From the Colorado plains to the Ozark Mountain range, the scenery and humidity changes dramatically, yet both were welcome after seeing Kansas for too many hours. Once we finally got settled in our cabin, we made our way to a put-in on the river that was nearly empty as it was mid June, and the water was low, so nobody was floating. We all pretty much dove in to cool off but with discipline I rigged up first.
In typical fashion, Dad and I fished separately, not even thinking about it, the distance between us going unnoticed. Through my years of angling I’ve recognized when I approach water with rod in hand, everything and everyone disappears. I find myself casting flies alone, look up and wonder where everyone else has gone, and how far away is the truck?

As Dad waded into the river, he quickly vanished upstream, eyes focused on the stones in the riverbed, hunting artifacts. I’ve seen him do this a million times. When we’d go arrowhead hunting back when I was a kid he’d step out of the truck and wouldn’t look up for six hours. He would methodically pace a farm field sometimes stopping to wipe the dirt from a chunk of flint, analyzing it, stuffing it in his pocket, followed by more pacing. Arms behind his back, one hand grasping the wrist of the other, hunched over with eyes darting over the freshly tilled soil. Much like myself on a river. Cast, retrieve, two steps, cast, retrieve, on repeat like a skipping record. Then I look up and it’s dark, and I’m alone, frustrated at the impatience of the sun.

When we finally came back together later in the afternoon to make sure the kids hadn’t drowned, he said he’d caught some fish that he’d never seen before on his spinning rig, one being a rock bass.

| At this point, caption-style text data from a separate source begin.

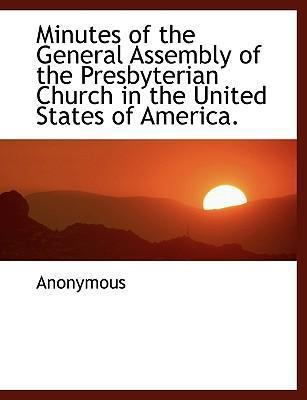 Minutes of the General Assembly of the Presbyterian Church in the United States of America.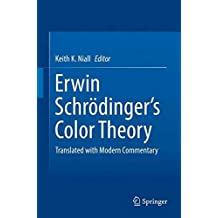 Erwin Schrödinger's Color Theory: Translated with Modern Commentary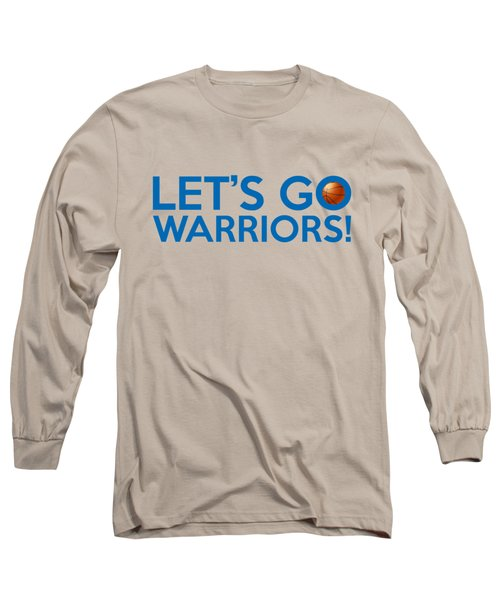 Let's Go Warriors Long Sleeve T-Shirt by Florian Rodarte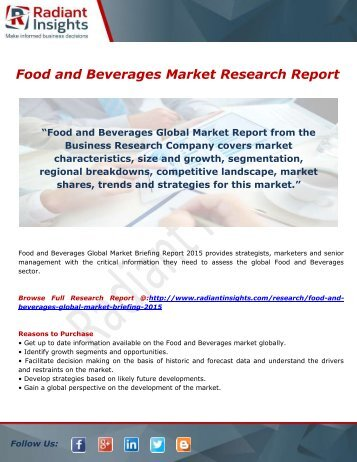 Food And Beverages Market - Trends, Demand, Analysis & Forecasts by Radiant Insights,Inc
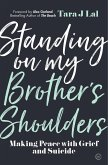 Standing on My Brother's Shoulders (eBook, ePUB)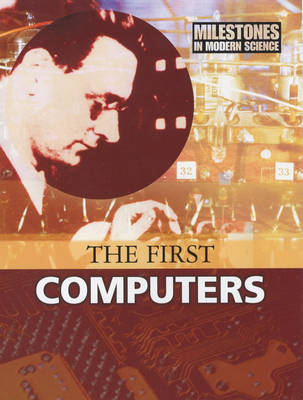 The First Computers by Guy de la Bedoyere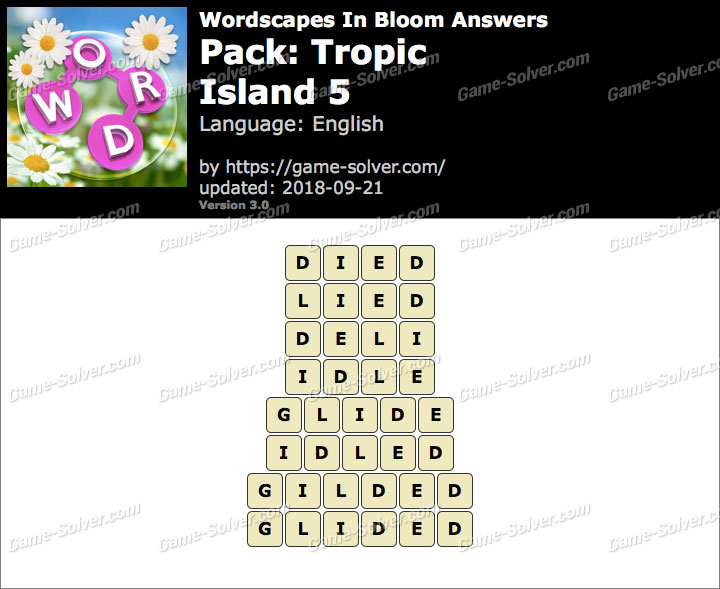 Wordscapes In Bloom Tropic-Island 5 Answers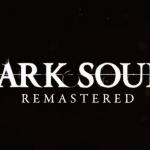 Dark Souls Remastered: copertine, trailer e informazioni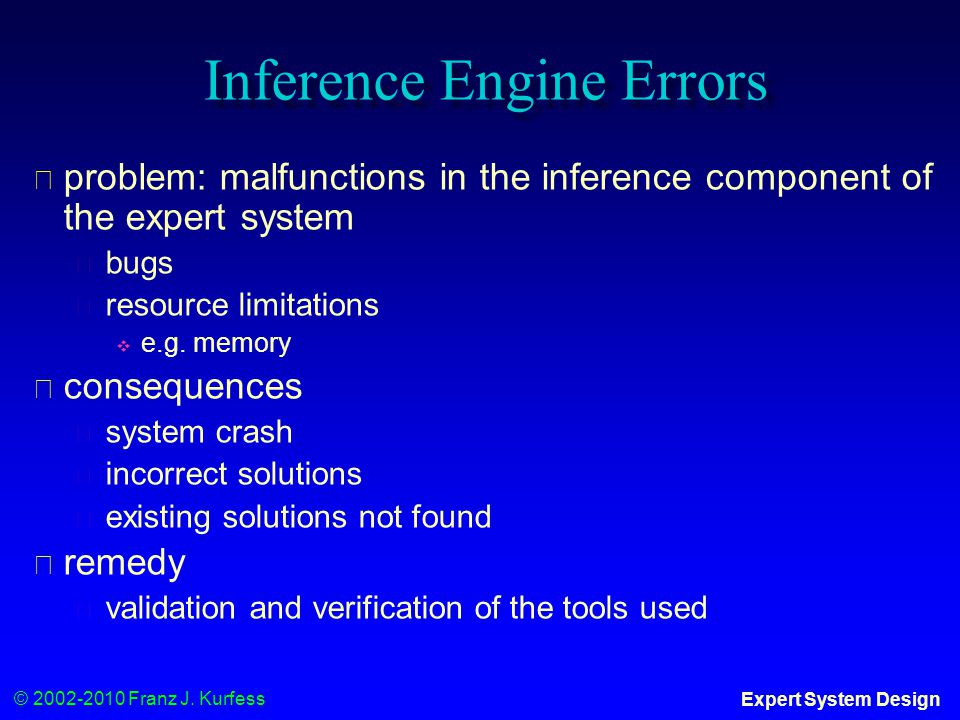 © 2002-2010 Franz J. Kurfess Expert System Design Inference Engine Errors ◆ problem: malfunctions in the inference component of the expert system ◆ bu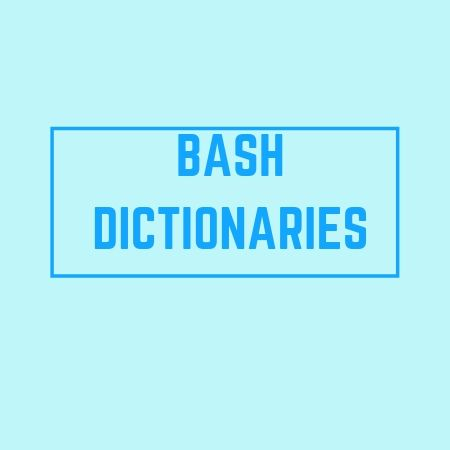 dictionaries in bash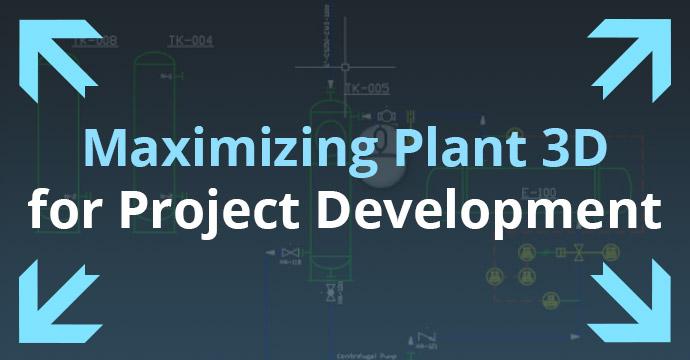 Maximizing Plant 3D for Project Development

And that’s how we seem to fish “together”. Same river on the same day, not knowing what the hell the other is doing. I had a feeling one or more of his pockets was also full of interesting rocks.

There were hikes to incredible vistas and waterfalls, stories from years past, and great food washed down with cold beers. The last day was decidedly a river day and we enjoyed the cool water until thoroughly pruned. Before heading back to the cabin and whiskey and fireflies and family, I clipped off the white streamer that had produced a few chubby smallmouth and a rock bass with its wild red eyes, and dug into my warm water fly box for the smallest bass popper I had and tied it to the 5x tippet in the shadows of the limestone cliffs. Knowing this would be my last few casts in this magically foreign landscape, I let out line and allowed the popper to float in my wake, and I turned my gaze upwards for the first time in hours.

Dark shadowy green canopies of the hardwoods I could scarcely identify clung to the rolling hills like a biker’s thick beard. Only a few songbirds flitted among the branches then vanished into the darkness of the canopies before I could identify them. Three hundred foot tall sheer limestone cliffs at the river bend rose vertically with black and grey water stains streaming their cheeks like prom night mascara.
A light breeze came off the crystal clear water hitting my cheeks and reminded me that I was a fisherman, and not some casual observer. While boundless beauty surrounded me, there was also hundreds of long-ear sunfish waiting for me below the film, so unlikely in this place with their magic mushroom trip patterns and iridescent Texas sunset colors splashed across their tiny scales.

I set the little green popper skyward and laid it down in the silvery reflection of a long slow moving pool about the size of a football field. The charging wake, splash, and hookset delivered instant adrenaline to my brain and immediately balanced the scales of what fly fishing is to me and what arrowhead hunting is to Dad. A fully immersive environmental and spiritual experience; as long as you look up now and again.